_Instructions to follow_
Exactly repeat the line that contains "What order do", then every line after it up to and including the final line.

_Given records_
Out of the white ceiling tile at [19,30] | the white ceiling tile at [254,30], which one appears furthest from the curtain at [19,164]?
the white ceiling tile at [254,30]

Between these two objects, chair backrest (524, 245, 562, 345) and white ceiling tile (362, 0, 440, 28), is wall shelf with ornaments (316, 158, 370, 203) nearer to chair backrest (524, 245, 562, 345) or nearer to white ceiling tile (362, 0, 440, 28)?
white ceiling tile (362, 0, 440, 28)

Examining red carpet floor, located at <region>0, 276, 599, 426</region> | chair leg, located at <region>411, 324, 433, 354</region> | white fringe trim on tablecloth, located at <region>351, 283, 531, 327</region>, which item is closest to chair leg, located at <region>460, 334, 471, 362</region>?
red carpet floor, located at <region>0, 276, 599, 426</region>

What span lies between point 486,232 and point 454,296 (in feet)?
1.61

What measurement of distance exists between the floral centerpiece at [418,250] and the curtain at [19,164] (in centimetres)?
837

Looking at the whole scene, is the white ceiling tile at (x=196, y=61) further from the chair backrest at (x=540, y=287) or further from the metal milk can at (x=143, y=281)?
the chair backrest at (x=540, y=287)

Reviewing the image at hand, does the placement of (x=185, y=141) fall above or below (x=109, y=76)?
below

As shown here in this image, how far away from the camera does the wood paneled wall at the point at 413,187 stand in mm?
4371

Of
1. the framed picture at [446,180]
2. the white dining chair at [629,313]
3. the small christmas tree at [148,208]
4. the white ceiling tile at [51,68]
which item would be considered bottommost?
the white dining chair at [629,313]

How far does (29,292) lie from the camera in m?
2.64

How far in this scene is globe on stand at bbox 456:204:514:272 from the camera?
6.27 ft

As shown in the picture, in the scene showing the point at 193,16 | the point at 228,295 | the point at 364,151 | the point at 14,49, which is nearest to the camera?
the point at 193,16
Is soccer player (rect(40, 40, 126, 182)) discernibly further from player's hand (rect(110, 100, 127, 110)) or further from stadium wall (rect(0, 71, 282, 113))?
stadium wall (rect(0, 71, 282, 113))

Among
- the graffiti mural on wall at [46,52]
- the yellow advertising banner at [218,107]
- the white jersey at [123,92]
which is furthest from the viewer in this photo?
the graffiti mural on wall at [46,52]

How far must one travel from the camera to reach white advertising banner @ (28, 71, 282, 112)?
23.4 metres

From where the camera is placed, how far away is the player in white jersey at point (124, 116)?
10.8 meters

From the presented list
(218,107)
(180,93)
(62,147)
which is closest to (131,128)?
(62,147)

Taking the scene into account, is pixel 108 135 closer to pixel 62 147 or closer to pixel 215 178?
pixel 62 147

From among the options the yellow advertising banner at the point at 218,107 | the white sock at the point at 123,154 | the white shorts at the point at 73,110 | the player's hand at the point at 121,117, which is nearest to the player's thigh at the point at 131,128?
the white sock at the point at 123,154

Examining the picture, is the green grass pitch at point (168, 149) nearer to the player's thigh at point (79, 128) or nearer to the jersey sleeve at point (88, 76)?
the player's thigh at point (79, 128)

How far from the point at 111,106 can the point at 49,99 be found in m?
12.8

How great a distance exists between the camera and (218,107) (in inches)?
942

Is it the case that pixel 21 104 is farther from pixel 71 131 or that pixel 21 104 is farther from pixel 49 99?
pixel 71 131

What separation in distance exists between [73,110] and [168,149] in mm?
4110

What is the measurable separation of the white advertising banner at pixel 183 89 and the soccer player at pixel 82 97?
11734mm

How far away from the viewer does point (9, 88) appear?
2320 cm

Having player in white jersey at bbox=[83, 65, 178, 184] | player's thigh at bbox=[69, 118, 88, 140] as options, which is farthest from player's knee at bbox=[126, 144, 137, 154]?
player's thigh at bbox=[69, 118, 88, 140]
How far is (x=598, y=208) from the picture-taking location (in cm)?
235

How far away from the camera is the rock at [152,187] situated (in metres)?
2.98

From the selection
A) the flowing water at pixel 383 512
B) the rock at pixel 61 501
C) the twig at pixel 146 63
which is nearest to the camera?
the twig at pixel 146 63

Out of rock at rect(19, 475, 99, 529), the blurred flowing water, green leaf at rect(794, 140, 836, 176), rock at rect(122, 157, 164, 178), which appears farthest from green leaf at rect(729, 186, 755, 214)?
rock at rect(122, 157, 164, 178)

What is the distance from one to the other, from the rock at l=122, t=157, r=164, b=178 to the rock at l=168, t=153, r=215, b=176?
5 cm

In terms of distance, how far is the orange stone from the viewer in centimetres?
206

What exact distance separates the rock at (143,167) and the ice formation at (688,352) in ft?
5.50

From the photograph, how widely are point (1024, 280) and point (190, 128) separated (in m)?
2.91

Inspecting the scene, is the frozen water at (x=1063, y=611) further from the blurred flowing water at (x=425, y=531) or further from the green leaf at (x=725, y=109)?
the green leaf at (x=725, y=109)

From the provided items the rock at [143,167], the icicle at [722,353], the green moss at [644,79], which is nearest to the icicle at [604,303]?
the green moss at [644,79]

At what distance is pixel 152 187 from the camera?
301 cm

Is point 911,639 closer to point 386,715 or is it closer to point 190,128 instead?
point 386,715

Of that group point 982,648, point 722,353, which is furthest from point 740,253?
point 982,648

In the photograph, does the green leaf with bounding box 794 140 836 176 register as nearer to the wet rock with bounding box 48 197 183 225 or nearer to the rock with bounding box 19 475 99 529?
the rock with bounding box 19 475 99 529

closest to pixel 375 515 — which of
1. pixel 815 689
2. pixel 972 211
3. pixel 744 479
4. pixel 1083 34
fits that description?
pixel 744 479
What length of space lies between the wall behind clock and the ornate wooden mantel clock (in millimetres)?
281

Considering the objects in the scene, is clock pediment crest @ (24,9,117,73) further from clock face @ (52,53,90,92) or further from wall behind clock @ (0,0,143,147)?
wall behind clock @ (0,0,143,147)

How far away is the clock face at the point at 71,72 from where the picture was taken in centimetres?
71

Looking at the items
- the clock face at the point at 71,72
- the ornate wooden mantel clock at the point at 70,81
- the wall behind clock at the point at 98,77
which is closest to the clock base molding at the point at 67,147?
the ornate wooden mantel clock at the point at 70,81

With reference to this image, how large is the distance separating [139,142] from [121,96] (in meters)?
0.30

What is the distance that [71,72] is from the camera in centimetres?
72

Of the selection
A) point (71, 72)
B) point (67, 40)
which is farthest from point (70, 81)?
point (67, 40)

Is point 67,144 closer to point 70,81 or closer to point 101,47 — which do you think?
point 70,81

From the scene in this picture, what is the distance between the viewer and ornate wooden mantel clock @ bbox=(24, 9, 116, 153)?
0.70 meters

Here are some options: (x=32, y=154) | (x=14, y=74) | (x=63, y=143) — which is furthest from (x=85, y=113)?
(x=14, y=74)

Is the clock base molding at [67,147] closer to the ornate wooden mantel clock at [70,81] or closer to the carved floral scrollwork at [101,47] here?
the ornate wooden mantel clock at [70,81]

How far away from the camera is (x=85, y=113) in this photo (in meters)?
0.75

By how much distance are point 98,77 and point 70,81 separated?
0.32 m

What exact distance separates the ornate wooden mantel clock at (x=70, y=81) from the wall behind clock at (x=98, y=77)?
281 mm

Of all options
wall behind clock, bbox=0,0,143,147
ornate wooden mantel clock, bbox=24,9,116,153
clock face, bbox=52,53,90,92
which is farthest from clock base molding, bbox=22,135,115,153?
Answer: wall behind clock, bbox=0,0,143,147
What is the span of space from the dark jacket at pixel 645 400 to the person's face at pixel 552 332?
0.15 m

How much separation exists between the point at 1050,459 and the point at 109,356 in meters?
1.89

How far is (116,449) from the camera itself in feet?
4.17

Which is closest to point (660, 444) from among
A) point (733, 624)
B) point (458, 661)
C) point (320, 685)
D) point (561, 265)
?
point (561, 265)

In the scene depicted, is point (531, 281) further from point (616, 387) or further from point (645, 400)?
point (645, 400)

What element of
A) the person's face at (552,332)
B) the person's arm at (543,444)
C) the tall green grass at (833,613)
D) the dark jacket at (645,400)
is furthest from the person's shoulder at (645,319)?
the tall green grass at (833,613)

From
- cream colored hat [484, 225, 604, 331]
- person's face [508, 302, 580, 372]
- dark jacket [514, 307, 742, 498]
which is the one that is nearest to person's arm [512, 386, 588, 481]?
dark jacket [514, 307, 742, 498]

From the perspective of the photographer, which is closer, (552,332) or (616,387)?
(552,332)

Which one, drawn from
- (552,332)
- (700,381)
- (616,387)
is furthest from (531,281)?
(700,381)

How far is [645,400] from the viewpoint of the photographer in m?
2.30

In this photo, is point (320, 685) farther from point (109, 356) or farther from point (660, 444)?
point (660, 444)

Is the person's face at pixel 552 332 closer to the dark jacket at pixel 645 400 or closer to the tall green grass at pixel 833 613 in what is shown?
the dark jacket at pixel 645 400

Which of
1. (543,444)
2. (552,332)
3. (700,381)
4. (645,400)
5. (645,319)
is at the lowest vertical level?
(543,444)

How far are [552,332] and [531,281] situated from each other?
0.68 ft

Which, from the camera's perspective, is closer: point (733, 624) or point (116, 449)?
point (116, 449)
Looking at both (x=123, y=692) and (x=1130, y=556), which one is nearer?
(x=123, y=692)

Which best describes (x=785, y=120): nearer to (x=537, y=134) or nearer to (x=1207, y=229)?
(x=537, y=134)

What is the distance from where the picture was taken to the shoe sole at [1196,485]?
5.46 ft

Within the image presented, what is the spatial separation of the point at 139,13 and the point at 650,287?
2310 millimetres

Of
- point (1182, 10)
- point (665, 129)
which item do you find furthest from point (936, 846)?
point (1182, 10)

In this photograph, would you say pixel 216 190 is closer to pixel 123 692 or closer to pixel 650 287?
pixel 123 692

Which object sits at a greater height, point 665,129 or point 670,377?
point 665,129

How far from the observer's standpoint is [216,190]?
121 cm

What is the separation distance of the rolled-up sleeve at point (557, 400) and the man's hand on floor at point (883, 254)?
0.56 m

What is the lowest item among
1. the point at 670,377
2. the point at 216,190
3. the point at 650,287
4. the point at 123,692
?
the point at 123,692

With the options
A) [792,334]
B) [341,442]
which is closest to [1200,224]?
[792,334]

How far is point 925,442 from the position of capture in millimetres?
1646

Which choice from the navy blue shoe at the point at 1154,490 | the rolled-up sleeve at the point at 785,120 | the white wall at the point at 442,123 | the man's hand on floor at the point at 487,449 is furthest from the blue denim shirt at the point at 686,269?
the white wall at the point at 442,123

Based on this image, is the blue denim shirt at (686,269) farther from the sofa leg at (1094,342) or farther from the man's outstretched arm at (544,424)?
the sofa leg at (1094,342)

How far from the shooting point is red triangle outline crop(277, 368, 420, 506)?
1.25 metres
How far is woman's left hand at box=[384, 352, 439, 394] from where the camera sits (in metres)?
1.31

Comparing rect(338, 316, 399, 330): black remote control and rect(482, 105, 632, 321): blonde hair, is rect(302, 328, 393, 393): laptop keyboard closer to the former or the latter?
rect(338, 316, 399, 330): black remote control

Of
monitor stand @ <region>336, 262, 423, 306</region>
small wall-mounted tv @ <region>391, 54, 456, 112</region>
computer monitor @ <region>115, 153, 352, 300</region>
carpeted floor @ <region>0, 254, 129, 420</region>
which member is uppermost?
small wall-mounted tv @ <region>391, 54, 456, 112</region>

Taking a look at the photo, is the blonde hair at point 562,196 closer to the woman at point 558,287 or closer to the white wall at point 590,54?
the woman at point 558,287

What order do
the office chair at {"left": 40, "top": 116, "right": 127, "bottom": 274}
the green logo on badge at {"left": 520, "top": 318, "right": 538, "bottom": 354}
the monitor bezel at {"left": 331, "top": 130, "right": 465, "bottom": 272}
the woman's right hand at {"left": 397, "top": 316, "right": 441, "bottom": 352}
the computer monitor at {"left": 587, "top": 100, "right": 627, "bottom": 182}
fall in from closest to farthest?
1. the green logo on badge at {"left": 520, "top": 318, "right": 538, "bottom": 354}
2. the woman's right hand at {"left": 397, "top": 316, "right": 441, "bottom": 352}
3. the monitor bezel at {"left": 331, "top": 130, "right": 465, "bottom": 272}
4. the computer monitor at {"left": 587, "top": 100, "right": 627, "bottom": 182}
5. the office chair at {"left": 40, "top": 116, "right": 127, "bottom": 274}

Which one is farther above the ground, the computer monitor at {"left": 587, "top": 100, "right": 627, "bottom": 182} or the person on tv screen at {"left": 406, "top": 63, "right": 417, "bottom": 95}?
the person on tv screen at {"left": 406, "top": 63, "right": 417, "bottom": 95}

_Answer in full_
What order do
the office chair at {"left": 40, "top": 116, "right": 127, "bottom": 274}
the green logo on badge at {"left": 520, "top": 318, "right": 538, "bottom": 354}
the monitor bezel at {"left": 331, "top": 130, "right": 465, "bottom": 272}
the woman's right hand at {"left": 397, "top": 316, "right": 441, "bottom": 352}
the computer monitor at {"left": 587, "top": 100, "right": 627, "bottom": 182}
fall in from closest to farthest?
1. the green logo on badge at {"left": 520, "top": 318, "right": 538, "bottom": 354}
2. the woman's right hand at {"left": 397, "top": 316, "right": 441, "bottom": 352}
3. the monitor bezel at {"left": 331, "top": 130, "right": 465, "bottom": 272}
4. the computer monitor at {"left": 587, "top": 100, "right": 627, "bottom": 182}
5. the office chair at {"left": 40, "top": 116, "right": 127, "bottom": 274}

Which one is farther above the ground, the computer monitor at {"left": 587, "top": 100, "right": 627, "bottom": 182} or the person on tv screen at {"left": 406, "top": 63, "right": 417, "bottom": 95}?
the person on tv screen at {"left": 406, "top": 63, "right": 417, "bottom": 95}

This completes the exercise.